The indigenous peoples of the Iron Age constructed the original fortification about 400 AD, a period known to have engendered contact between Öland natives with Romans and other Europeans. The ringfort in that era is thought to have been a gathering place for religious ceremonies and also a place of refuge for the local agricultural community when an outside enemy appeared. The circular design was believed to be chosen because the terrain is so level that attack from any side was equally likely. The original diameter of this circular stone fortification was about 57 metres. In the next century the stone was moved outward to construct a new circular structure of about 80 metres in diameter. At this juncture there were known to be about fifty individual cells or small structures within the fort as a whole. Some of these cells were in the center of the fortified ring, and some were actually built into the wall itself.

In the late 600s AD the ringfort was mysteriously abandoned, and it remained unused until the early 11th century. This 11th century work generally built upon the earlier fort, except that stone interior cells were replaced with timber structures, and a second outer defensive wall was erected.

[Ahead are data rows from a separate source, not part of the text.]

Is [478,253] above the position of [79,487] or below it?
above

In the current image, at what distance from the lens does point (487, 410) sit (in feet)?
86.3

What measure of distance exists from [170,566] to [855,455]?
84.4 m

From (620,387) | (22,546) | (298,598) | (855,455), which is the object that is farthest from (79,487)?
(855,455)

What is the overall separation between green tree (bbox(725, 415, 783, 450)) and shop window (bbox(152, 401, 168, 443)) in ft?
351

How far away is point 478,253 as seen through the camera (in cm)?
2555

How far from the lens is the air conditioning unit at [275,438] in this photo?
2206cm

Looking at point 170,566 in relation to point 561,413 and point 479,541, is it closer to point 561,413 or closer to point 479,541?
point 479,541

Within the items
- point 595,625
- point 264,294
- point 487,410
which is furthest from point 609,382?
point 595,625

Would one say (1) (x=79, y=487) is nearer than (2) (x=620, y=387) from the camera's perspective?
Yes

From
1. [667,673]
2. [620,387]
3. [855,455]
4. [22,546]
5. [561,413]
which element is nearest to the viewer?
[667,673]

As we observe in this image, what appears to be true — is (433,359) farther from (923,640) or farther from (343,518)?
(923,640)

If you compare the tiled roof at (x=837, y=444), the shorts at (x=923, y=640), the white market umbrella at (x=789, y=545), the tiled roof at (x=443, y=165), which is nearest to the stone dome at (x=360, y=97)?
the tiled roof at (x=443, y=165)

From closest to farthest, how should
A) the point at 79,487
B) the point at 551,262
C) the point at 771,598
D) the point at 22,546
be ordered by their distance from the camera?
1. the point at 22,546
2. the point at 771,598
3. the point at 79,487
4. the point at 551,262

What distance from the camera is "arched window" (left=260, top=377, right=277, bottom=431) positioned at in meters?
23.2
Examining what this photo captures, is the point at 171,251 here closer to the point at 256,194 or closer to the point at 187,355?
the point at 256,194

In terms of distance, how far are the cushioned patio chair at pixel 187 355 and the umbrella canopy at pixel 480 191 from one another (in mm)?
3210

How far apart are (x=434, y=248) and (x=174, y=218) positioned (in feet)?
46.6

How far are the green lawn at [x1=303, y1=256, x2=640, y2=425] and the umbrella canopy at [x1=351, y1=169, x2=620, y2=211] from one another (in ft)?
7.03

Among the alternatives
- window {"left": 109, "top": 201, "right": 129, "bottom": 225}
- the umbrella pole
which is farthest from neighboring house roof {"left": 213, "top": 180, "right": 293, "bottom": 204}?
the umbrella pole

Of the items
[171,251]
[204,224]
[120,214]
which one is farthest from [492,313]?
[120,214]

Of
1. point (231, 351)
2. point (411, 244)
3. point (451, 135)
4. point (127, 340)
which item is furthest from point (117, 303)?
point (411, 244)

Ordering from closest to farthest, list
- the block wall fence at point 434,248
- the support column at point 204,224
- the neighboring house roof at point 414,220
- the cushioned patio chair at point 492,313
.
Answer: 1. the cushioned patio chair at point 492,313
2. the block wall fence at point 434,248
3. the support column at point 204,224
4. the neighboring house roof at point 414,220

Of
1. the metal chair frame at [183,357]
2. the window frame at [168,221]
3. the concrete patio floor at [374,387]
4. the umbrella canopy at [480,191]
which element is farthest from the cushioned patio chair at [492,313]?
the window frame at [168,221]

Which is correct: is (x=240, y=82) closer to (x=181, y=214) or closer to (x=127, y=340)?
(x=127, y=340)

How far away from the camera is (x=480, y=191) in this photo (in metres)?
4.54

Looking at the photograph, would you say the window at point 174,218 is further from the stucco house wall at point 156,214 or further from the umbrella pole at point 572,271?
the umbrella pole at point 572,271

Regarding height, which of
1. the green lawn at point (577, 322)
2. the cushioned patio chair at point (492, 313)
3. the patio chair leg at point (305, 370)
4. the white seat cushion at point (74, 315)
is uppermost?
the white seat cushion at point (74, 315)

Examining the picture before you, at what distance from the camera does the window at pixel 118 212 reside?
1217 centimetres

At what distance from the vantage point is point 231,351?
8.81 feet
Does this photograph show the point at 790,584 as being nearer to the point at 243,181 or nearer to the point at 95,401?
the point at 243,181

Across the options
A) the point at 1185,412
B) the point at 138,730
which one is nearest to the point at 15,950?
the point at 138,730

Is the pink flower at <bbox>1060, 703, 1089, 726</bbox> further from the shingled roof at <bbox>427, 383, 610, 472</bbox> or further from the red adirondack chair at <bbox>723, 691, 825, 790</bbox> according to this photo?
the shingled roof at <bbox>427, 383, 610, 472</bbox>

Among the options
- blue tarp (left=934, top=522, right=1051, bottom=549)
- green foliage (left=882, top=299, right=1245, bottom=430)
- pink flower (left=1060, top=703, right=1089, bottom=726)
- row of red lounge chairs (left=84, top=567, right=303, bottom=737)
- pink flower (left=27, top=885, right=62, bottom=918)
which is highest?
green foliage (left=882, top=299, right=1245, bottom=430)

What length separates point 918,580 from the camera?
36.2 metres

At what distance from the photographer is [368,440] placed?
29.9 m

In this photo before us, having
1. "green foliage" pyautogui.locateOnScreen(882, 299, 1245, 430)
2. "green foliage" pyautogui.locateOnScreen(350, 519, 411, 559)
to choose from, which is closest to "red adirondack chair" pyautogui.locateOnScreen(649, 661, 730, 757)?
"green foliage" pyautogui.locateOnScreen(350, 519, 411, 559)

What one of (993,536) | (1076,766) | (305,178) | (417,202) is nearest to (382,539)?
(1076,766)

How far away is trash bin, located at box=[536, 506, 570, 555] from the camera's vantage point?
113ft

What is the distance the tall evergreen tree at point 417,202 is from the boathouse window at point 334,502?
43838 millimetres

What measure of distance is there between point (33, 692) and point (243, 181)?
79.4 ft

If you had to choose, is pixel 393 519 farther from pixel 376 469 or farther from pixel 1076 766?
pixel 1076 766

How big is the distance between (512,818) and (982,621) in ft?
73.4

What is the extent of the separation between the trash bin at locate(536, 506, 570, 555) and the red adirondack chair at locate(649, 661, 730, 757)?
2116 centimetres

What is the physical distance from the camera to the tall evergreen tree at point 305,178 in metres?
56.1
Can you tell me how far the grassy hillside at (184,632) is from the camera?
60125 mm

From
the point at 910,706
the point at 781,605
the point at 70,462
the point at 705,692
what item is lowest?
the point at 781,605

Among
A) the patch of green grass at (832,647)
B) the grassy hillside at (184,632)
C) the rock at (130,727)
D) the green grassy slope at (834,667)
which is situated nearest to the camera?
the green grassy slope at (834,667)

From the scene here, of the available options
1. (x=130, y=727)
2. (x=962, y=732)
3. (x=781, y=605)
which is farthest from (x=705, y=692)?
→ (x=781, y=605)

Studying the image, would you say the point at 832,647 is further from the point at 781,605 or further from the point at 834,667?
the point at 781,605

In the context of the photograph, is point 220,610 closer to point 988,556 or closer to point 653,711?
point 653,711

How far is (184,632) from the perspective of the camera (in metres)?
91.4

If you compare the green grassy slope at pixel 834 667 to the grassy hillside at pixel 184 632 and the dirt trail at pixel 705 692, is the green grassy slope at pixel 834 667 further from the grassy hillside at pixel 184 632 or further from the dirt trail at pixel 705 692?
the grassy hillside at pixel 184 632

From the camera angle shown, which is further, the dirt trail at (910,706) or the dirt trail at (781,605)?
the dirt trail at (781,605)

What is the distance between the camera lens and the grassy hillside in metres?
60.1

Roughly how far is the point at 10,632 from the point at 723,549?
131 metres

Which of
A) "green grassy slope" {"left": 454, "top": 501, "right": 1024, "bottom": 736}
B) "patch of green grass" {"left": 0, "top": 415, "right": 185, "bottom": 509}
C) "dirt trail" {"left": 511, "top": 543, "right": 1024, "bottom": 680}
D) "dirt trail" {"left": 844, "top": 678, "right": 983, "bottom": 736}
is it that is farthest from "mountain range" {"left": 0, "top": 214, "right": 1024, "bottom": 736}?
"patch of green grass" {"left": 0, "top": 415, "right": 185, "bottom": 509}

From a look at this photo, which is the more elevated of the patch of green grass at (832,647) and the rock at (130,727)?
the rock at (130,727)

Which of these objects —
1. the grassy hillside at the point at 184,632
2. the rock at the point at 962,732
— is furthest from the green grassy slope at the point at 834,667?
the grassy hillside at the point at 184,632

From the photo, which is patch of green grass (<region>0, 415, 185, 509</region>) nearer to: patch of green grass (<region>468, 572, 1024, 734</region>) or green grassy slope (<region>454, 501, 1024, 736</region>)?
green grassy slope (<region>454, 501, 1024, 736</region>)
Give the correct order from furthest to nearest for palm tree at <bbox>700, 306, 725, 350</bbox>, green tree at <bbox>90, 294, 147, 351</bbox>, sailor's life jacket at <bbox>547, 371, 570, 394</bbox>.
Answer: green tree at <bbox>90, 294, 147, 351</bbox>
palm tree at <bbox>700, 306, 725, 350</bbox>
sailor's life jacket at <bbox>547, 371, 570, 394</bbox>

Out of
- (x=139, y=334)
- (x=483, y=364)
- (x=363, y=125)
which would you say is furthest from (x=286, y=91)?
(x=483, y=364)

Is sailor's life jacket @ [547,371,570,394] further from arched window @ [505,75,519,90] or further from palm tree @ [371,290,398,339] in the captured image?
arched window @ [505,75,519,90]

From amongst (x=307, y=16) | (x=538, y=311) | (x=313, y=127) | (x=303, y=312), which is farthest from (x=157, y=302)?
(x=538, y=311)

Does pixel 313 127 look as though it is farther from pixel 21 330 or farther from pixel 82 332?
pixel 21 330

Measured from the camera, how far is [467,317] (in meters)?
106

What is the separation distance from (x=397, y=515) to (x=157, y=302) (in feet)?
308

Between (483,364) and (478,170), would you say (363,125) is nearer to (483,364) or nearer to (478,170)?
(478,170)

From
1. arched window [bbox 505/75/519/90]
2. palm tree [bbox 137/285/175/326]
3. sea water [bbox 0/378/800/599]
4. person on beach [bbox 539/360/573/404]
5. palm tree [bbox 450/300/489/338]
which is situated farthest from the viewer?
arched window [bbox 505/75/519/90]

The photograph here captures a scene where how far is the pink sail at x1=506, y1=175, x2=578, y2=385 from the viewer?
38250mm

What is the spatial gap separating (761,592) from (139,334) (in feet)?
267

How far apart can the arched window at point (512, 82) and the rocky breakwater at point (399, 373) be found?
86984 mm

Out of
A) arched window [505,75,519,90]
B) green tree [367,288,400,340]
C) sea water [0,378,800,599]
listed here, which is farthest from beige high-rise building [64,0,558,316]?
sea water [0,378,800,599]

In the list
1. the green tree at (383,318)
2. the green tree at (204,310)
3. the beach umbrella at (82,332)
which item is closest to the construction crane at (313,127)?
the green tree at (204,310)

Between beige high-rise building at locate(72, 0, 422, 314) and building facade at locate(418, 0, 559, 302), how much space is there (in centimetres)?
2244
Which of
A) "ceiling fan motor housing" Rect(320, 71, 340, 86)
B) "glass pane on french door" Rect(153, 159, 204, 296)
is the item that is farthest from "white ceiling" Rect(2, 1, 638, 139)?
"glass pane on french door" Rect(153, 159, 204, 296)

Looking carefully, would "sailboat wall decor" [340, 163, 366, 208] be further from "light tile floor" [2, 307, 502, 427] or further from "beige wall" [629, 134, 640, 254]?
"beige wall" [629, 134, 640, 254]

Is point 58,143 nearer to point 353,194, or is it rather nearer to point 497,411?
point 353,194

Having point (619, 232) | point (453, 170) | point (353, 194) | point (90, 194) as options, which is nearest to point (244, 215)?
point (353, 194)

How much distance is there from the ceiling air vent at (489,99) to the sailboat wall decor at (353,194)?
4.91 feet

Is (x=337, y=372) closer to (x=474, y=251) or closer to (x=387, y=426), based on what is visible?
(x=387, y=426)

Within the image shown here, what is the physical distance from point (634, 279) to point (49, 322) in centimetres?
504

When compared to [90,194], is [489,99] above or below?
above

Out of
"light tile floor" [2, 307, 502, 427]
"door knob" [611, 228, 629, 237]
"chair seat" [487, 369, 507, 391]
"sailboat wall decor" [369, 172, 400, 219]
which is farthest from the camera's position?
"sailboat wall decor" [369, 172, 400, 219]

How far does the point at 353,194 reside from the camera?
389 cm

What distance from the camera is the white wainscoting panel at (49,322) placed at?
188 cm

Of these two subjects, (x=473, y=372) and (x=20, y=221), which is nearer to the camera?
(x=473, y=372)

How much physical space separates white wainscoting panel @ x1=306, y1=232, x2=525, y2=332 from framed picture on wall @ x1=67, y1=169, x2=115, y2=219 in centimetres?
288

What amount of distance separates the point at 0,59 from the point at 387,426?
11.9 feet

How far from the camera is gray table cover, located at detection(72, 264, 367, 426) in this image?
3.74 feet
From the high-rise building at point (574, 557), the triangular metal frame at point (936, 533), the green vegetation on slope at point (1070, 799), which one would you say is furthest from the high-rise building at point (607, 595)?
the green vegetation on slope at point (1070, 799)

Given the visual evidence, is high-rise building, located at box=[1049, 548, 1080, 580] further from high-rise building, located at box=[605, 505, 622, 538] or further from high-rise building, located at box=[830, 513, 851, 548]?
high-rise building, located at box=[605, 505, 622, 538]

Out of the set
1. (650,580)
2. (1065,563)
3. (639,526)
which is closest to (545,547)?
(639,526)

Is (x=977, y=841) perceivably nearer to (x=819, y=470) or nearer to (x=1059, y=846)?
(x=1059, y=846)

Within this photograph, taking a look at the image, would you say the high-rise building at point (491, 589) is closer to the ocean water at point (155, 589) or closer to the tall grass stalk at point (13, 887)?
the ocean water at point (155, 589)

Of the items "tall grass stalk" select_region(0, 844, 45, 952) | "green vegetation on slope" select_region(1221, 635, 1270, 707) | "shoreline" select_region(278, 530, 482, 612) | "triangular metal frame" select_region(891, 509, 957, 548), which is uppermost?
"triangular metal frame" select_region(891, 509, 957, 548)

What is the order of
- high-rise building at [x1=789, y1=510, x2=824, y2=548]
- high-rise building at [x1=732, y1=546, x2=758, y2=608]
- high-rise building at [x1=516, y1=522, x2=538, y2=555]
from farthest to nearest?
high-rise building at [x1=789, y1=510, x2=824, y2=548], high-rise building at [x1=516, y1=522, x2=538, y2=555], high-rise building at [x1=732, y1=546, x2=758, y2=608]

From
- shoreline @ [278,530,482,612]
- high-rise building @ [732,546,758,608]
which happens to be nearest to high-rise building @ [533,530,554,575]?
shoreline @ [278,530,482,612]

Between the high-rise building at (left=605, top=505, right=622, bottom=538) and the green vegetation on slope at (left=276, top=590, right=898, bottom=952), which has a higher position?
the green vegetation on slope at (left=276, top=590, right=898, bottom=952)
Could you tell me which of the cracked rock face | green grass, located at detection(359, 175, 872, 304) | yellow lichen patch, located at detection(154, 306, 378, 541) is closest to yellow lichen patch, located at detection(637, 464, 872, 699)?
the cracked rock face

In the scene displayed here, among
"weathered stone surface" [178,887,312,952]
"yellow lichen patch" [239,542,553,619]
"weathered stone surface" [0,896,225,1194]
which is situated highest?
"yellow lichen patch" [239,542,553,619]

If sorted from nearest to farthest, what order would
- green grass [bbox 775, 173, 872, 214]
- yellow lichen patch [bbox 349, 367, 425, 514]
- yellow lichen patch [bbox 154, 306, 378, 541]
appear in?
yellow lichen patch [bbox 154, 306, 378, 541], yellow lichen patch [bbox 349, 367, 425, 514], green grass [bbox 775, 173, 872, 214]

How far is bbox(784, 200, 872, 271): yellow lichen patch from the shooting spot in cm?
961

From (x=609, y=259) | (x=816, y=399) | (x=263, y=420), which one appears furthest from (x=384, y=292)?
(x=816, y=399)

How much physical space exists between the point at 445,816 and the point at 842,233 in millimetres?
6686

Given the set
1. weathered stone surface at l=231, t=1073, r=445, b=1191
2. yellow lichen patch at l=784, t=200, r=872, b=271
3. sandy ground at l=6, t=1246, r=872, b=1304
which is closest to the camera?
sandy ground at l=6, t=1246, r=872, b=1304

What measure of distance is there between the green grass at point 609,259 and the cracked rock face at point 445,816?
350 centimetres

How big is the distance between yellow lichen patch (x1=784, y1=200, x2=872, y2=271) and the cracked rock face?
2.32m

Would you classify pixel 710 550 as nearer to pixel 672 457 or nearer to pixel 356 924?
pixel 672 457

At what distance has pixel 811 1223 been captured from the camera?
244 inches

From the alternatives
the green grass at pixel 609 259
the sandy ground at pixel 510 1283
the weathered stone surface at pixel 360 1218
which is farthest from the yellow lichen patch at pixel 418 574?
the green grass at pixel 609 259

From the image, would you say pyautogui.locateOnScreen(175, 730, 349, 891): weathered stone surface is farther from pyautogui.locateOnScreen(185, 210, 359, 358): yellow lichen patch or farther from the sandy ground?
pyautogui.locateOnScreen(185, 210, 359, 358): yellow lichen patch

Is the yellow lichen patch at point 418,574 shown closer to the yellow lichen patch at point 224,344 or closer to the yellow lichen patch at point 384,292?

Presently the fort is used as a tourist site for visitors to Öland to experience a medieval fortification for this region. A museum within the castle walls displays a few of the large number of artefacts retrieved by the National Heritage Board during the major decade long excavation ending in 1974. Inside the fort visitors are greeted by actors in medieval costumes who assume the roles of period artisans and merchants who might have lived there nine centuries earlier. There are also re-enactment scenes of skirmishes and other dramatic events of daily life from the Middle Ages.

Eketorp lies a few kilometers west of Route 136. There is an ample unpaved parking area situated approximately two kilometers west of the paved Öland perimeter highway. There is also a gift shop on site. During peak summer visitation, there are guided tours available. Visitors are assessed an admission charge.